§ PROBLEM DESCRIPTION
With pictures omitted, transcribe exactly the lines from the one containing "this 640×480 image." to the end of the records below.

§ DATA FOR THE TASK
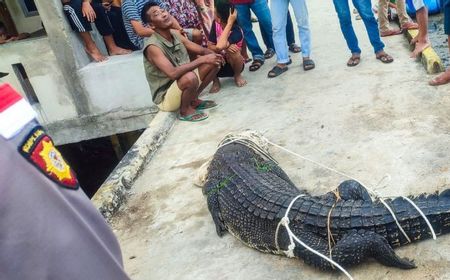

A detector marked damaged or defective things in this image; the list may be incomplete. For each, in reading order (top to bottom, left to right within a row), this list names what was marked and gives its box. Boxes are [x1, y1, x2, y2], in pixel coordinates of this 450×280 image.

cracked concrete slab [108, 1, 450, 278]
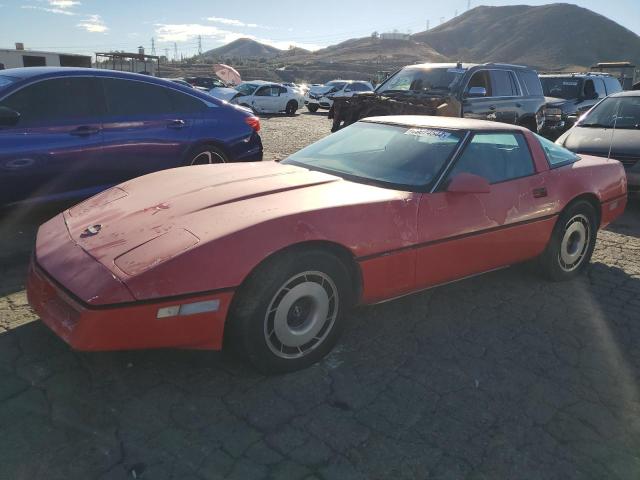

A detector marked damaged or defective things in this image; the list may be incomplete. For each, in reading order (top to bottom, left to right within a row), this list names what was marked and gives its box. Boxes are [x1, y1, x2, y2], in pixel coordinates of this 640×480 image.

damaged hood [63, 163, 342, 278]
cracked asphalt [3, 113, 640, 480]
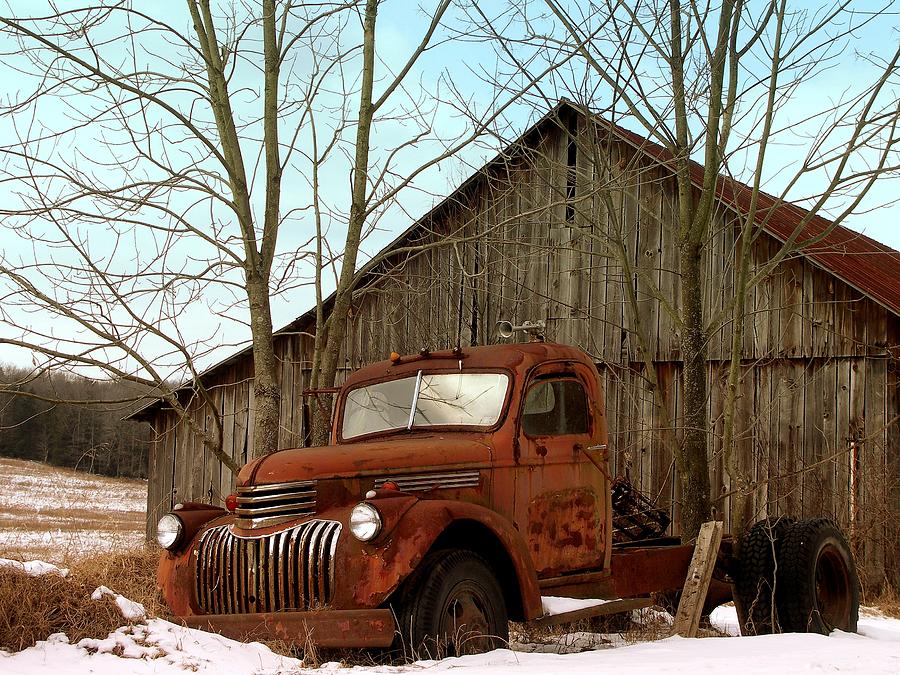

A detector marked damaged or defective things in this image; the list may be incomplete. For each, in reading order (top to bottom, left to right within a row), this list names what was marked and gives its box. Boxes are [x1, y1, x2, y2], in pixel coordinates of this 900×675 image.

§ EXERCISE SOLUTION
A detector marked damaged or defective things in this image; the list may be incomplete. For each, in reading order (top to bottom, left to right within a row), this list names what was marked and gives its box. Boxes are [x1, y1, x2, y2], in pixel coordinates of this 640×480 image.

damaged hood [63, 163, 342, 278]
cracked asphalt [3, 113, 640, 480]

A detector marked damaged or defective things in this image; the list may be incomplete. For each, in reading order (top to bottom, left to right within a row), this list names what was marked and gives its box. Boxes are [x1, y1, x2, y2], in pixel coordinates of this 900×675 image.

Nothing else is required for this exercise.